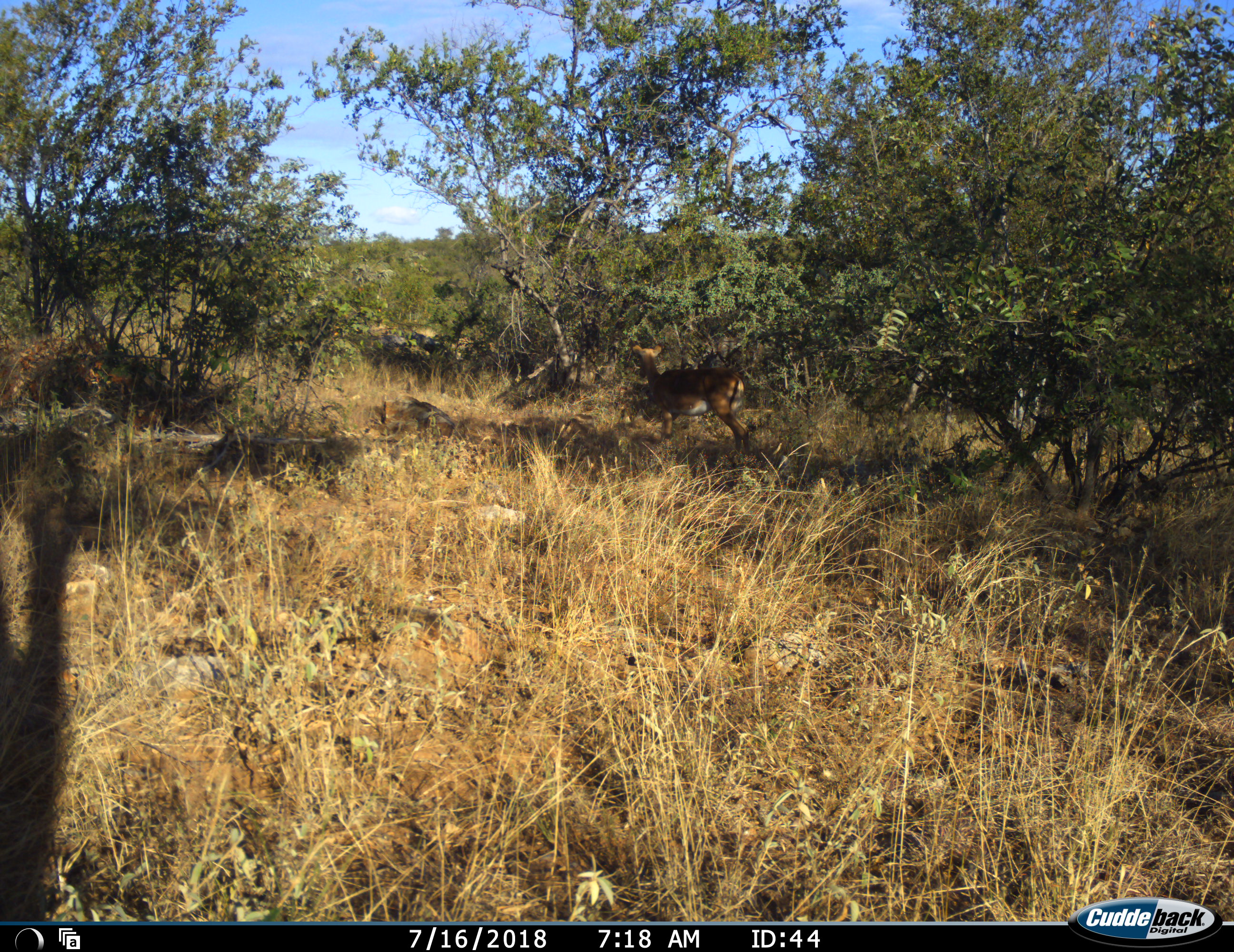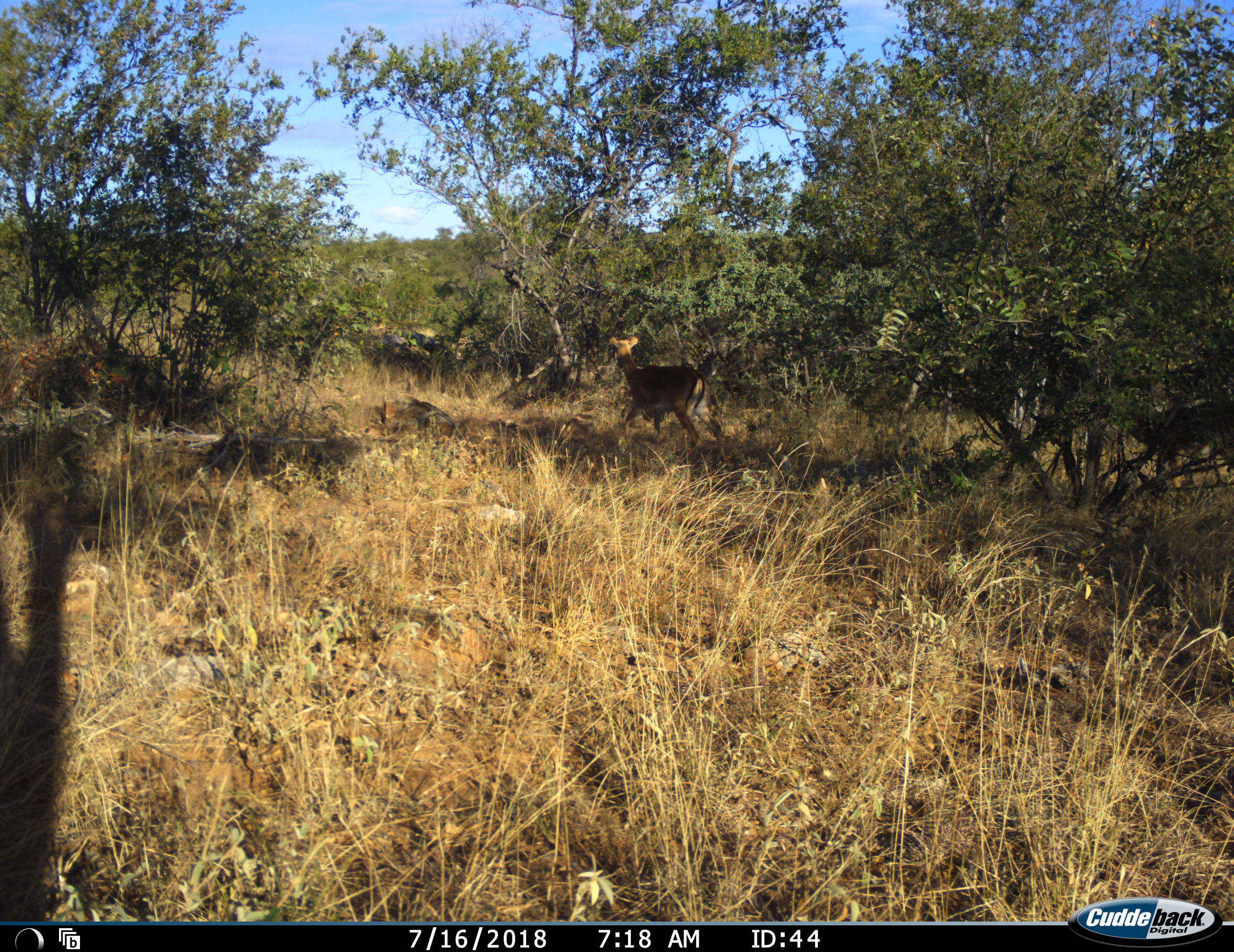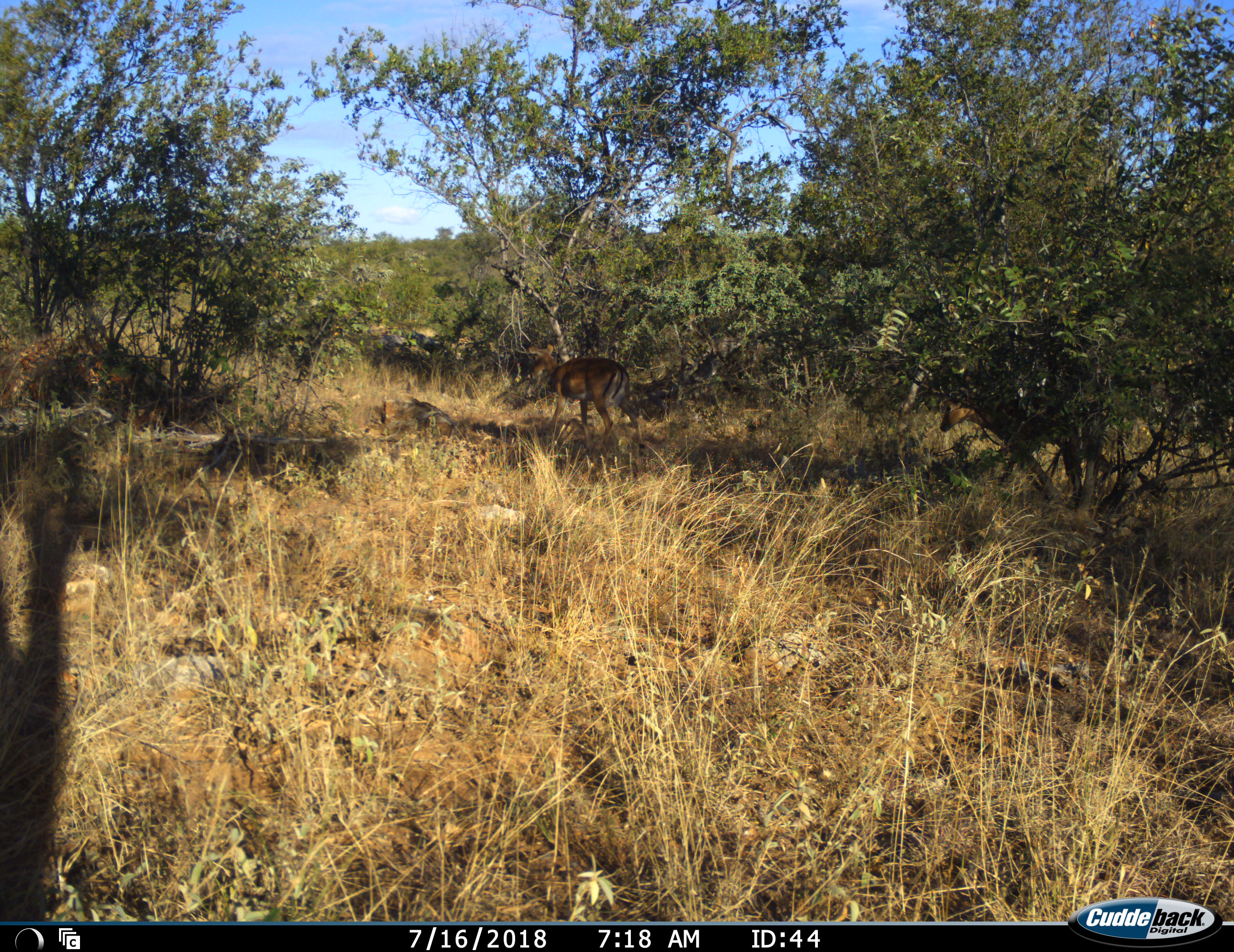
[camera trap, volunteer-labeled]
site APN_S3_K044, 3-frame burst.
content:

...

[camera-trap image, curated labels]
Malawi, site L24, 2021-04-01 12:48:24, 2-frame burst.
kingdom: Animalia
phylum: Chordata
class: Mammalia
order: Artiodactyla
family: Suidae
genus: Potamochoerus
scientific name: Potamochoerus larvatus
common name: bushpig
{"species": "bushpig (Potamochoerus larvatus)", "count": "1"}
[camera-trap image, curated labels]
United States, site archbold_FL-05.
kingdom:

▶ WORK REQUIRED
Gather every line from the entries above where the word "Potamochoerus" appears, and copy them.

▶ OUTPUT
genus: Potamochoerus
scientific name: Potamochoerus larvatus
{"species": "bushpig (Potamochoerus larvatus)", "count": "1"}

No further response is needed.